EXERCISE PROMPT ::
Answer these questions from the database discussion below.
(a) What date string needs explicit rules about its meaning when other people's code uses the same data?
(b) For which language are there proof-of-concept classes for integrating with LedgerSMB?
(c) In Mike Stonebraker's example, within how many miles of Sacramento must the sunset pictures have been taken?

On a bigger scale, if I made a database table and related CRUD app to store philosophical positions, if I wanted an AI to only accept "truth" then I'd put the AI in my app, I would not want the DB model and the app model to have to fight over Marx being right or wrong before the data could be stored. What if filesystems needed to verify "truth" before allowing a file to be saved? Weird.

Is it persistent storage or is it a turing complete theorem prover and why most both be in the same executable? Note I'm not claiming a "middleware" of a model is a bad idea, in fact its a great idea, it just doesn't belong in the persistant DB store anymore than it belongs in the filesystem layer.

5 comments

I think you missed the _reason_ why that matters.

If it's _just_ your app/code that's sending and retrieving data from tha database, you can pretty much do as you please.

If other code, especially other code written by other people needs to interact with that data, then explicit rules and agreements need to be made about exactly what "1890-02-30" means.

The argument in the article is that Postgres (and Oracle) have features that help in the multiple application interfacing with the same database, when compared to the MySQL and NoSQL end of the database spectrum.

It's not so much "the model" that's moved into the database, but the validation of the values stored by your model.

I think it's making a better argument than you imply. If you want to be able to store 30 Feb in your model, you'd better consider what might happen if you try and store that in a date column in your database. I'm pretty sure at least some versions of MySQL will happily let you insert that date, and "magically" return 02 (or 01) March when you query it. Is that the "expected behavior" of your Gravestone app?

Author here.

Mysql - Model is in your code. PostgreSQL - Model is at least partially in your database.

Also your code can be at least partly in your database which is what makes this possible.

There is a HUGE mistake in the article in the assumption that WRT the model design, that the database always knows best.

I didn't say that. However if you read the entire O/R modelling series you will see in PostgreSQL it is possible to fully define your model in an OO-like way in your database, and if you do that then that model can be re-used across applications written in different development environments. We now have proof of concept PHP classes for integrating with LedgerSMB because of the fact that our model is in our db. This makes it very easy to write classes which interop across different languages.

The fact is you can decide where you want the line to be. PostgreSQL allows you to build interfaces which give you much more intelligent data models at every line.

These tools have complexity costs though. Use where appropriate.

Is it persistent storage or is it a turing complete theorem prover and why most both be in the same executable? Note I'm not claiming a "middleware" of a model is a bad idea, in fact its a great idea, it just doesn't belong in the persistant DB store anymore than it belongs in the filesystem layer.

Mike Stonebraker's example was: Create a db query to tell you what images (in your database) are pictures of sunsets taken within 20 miles of Sacramento.

SOURCE DATA ::

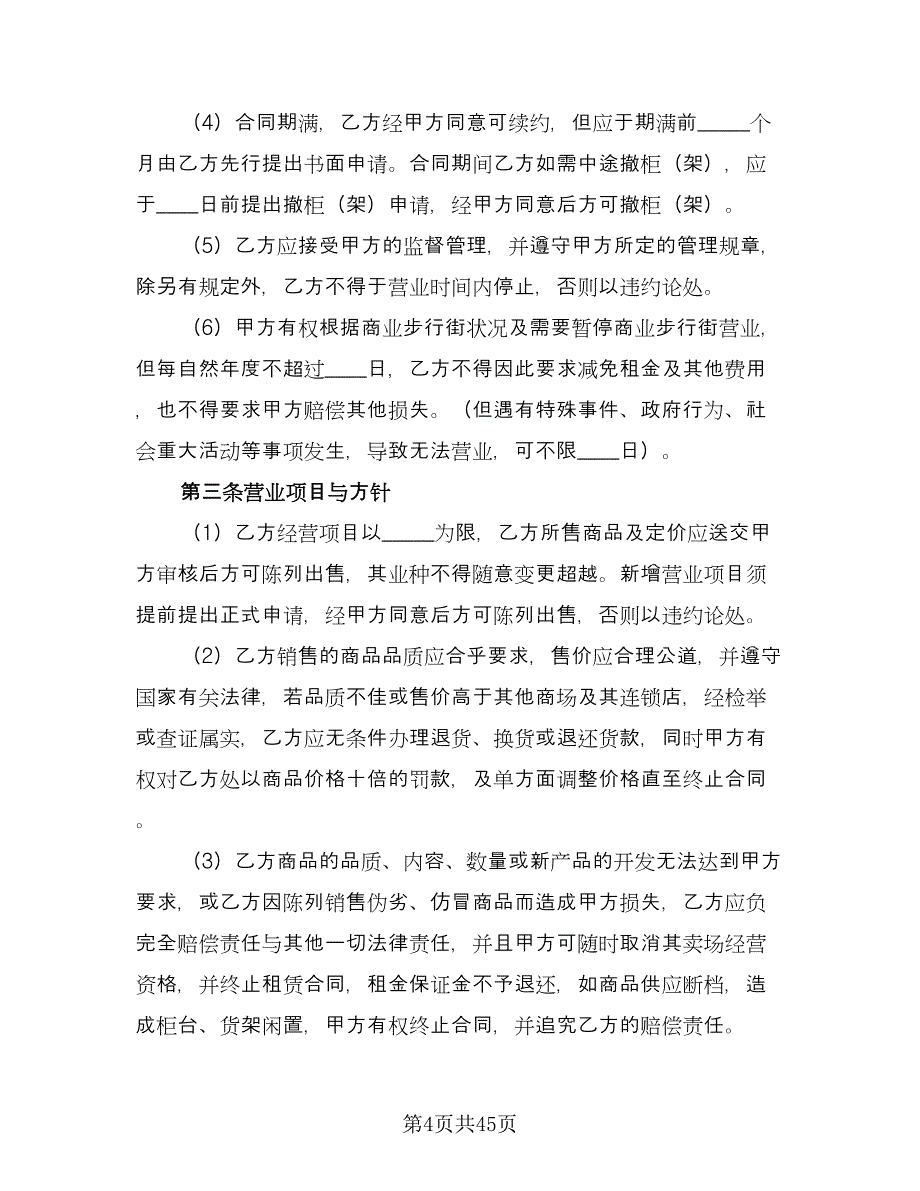 商场租赁协议律师版（7篇）_第4页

EXERCISE ANSWER ::
(a) "1890-02-30"
(b) PHP
(c) 20 miles